Every month, someone who loves the village of Washago puts out a free publication called “The Soulvine”. In it, this individual tells of the goings on in our little neck of the woods and accepts submissions from anyone who calls Washago home. You can find everything from poetry to recipes to funny stories to sermons to advice in “The Soulvine”. DA and I look forward to finding it in our mailbox. I picture the principle writer as a middle aged man who got C’s in grammar. The monthly publication is quite poorly written with its run on sentences and dangling participles but somehow that makes it all the more entertaining to read.
This month a story was recounted in “The Soulvine” that I really liked. It tells of a musician who set up in Washington Metro Station in January of 2009. The fellow played six Bach pieces on his violin for about an hour while roughly 2000 people rushed by to go to work. A few souls paused for a couple of minutes to listen and about twenty threw coins into his violin case. Most people were in a hurry and no one noticed or applauded when he finished and packed up his things.
What no one knew was that this wasn’t just any musician. This was Joshua Bell, a very famous violinist, who normally played to sold out theatres where seats went for a hundred dollars or more. That day he played some of the most intricate music ever written on a violin worth $3.5 million dollars. His incognito performance at the station was part of a social experiment organized by the Washington Post. The questions being studied were: in a common place environment at an inappropriate hour, do we perceive beauty? Do we stop to appreciate it? Do we recognize talent in an unexpected context?
It seems the majority of the people missed the beauty of that music. It was there but they didn’t hear it. It makes you wonder how many other beautiful things we miss as we hurry through our days.

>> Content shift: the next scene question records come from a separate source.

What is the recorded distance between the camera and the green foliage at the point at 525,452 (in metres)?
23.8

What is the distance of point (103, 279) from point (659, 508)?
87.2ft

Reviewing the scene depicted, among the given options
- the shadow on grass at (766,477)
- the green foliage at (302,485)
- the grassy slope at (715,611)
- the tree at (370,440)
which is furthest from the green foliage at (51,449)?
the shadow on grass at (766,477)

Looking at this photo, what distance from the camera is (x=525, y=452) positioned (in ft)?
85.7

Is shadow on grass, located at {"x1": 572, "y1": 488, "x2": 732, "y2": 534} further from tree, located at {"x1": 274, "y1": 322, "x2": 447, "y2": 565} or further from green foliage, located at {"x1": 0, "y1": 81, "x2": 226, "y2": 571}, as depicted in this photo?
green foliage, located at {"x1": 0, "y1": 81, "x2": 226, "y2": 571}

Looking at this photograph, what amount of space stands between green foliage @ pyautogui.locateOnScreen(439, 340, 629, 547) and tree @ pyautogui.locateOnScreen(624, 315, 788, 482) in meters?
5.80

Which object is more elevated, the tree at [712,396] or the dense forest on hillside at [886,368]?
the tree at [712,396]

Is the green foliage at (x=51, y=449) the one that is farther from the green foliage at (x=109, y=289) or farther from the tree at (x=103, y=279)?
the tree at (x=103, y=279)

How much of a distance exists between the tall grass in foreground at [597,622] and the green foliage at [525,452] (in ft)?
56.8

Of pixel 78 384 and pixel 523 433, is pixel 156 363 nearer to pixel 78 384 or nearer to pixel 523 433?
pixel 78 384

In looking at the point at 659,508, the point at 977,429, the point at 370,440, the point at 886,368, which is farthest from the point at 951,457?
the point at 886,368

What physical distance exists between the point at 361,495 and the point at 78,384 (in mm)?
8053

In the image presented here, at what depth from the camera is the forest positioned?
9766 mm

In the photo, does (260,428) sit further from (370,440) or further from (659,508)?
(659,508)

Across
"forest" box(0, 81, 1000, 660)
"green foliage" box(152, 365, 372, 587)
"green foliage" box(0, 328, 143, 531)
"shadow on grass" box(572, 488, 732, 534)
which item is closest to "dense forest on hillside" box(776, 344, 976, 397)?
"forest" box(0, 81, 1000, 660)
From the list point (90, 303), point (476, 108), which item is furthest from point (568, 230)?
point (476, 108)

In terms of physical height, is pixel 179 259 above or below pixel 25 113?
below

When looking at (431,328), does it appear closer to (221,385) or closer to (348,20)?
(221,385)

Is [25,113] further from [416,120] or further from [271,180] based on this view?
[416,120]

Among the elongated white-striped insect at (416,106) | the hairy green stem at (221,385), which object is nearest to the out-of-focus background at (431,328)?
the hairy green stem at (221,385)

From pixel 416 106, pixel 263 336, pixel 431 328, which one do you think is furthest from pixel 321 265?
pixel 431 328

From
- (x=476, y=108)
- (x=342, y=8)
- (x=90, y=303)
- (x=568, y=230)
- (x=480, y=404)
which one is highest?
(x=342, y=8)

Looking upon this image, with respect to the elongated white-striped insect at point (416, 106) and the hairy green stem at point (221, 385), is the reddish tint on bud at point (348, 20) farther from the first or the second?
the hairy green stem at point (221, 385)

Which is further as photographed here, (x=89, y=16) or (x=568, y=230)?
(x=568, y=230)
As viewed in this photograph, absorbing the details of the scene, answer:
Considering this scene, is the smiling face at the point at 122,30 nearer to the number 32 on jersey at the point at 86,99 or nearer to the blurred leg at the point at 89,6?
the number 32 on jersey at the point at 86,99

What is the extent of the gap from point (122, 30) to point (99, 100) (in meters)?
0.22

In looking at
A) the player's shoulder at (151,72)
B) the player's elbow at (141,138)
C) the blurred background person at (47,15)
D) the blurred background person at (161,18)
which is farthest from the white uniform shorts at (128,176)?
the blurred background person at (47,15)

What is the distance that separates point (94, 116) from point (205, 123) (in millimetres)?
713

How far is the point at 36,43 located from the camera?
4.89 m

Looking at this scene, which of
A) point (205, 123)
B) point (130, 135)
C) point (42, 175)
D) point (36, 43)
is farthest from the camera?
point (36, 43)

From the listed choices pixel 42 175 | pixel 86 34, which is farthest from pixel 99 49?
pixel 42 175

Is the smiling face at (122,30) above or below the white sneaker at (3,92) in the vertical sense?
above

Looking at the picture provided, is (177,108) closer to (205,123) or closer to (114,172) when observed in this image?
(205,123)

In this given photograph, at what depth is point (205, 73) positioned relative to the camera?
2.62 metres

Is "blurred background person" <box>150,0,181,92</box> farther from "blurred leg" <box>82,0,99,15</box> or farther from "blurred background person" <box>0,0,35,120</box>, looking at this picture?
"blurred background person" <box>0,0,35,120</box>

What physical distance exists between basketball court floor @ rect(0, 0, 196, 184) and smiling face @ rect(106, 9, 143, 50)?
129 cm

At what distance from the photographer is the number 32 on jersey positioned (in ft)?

My days are filled with the most ordinary things imaginable and yet I’m convinced that in every day there is something beautiful. Today I saw it while delivering newspapers. A man came out of his home carrying a bucket of corn. About a hundred mallard ducks came waddling out to meet him in expectation of a meal. I don’t normally see ducks in February and it was strangely beautiful to see this caring man scattering feed to his expectant duck friends. They went wild, quacking and walking clumsily through the snow, to get to that corn. I couldn’t help but smile.
Was it an award winning violinist playing for free on an expensive instrument? No. Was it beauty? I think so.